Given how nicely P&T is presented, it's such a pity that a little more attention to detail was not paid to it by the publishers and authors.

Perhaps the next edition of Gene and Genome Technology will become a student favourite.

Finally, Gene Cloning: Principles and Applications by Julia Lodge, Pete Lund and Steve Minchin also landed on my desk. Unlike Genomes 3 and Principles of Gene Manipulation and Genomics (or Gene and Genome Technology if you prefer), this is not a comprehensive text and requires a certain amount of prior knowledge, but nothing more than a second-year undergraduate should command. It begins with basic genome organisation, GC content, CpG islands, chromatin and moves effortlessly into cloning, making and screening libraries, gene tagging, sequencing, bioinformatics, gene expression, transgenic organisms and forensic and medical applications.

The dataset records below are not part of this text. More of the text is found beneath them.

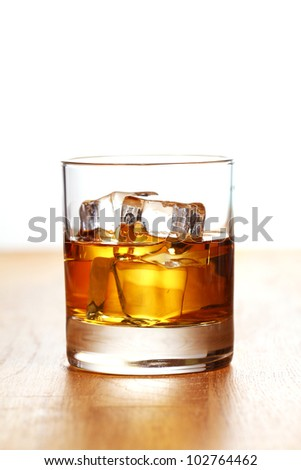 Glass of cold whiskey on wooden surface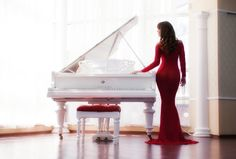 Woman Playing Piano | Lady in red dress playing piano | A collection of dresses for you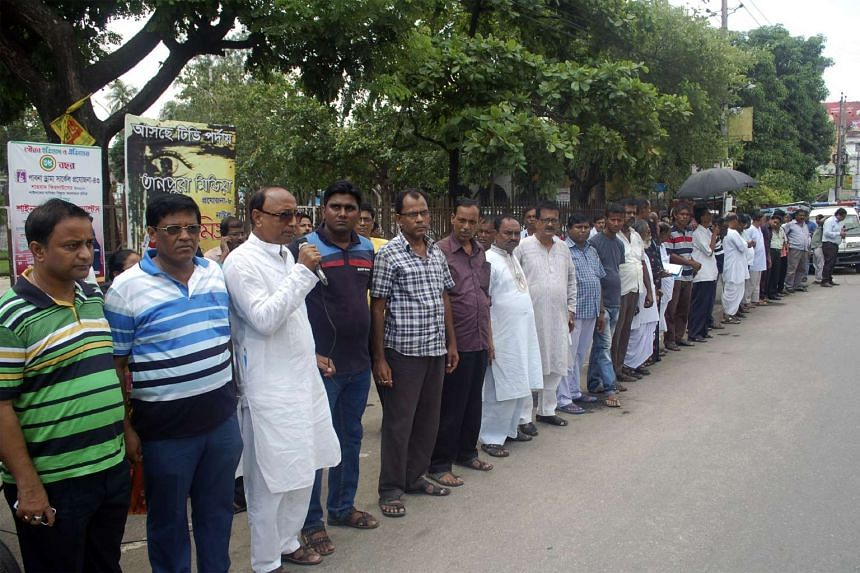Bangladeshi men form a human chain in protest against the killing of Hindu monastery worker Nitya Ranjan Pandey, who was hacked to death in Pabna on June 10, 2016.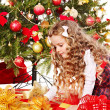 Child with gift box near Christmas tree. — Stock Photo #14621219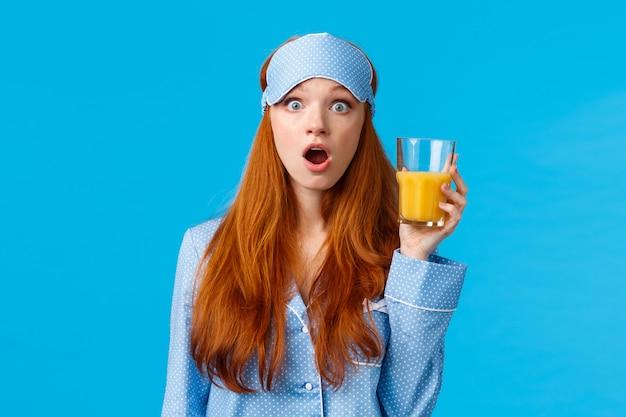 Zdziwiona i niemowa kaukaska lisia kobieta w bieliźnie nocnej, piżamie i masce do spania, z otwartymi ustami, zastanawia się, jak trzyma sok pomarańczowy, ogląda wiadomości poranne śniadanie, niebieska ściana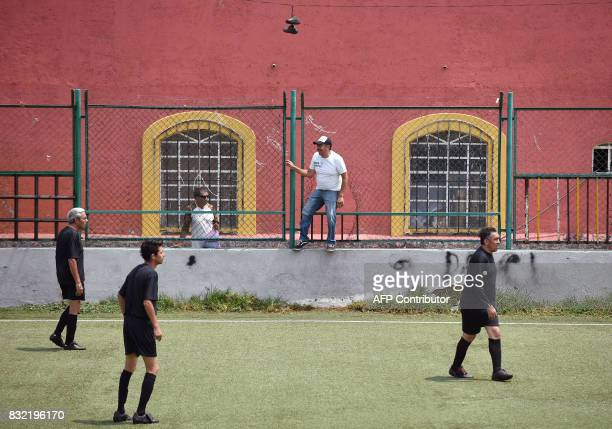 Men play during a match in which both teams have black uniforms as part of a performance called 'Todos Contra Todos' of Chilean artist Camilo Torres...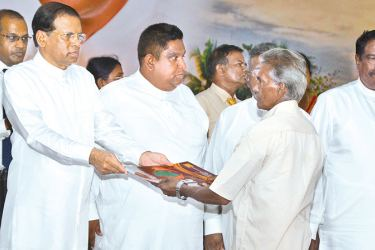 President Maithripala Sirisena distributing the title deed to  a resident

Had I ever been a practical molecular biologist, this is the book that would reassure me of the principles behind my experiments. Furthermore, if, for example, I wanted to find the transcription starting point of a gene (the position in DNA where a gene starts to be read into mRNA), this would tell me the theory behind how to do it. Thus it is not a lab cookbook or manual, but a very user-friendly and helpful adviser. I was rather impressed with this book and will suggest it as a text, not only for my second and third-year students but also for our MSc molecular genetics course.

Charalambos P. Kyriacou is professor of behavioural genetics, Royal Society, and a Wolfson research fellow.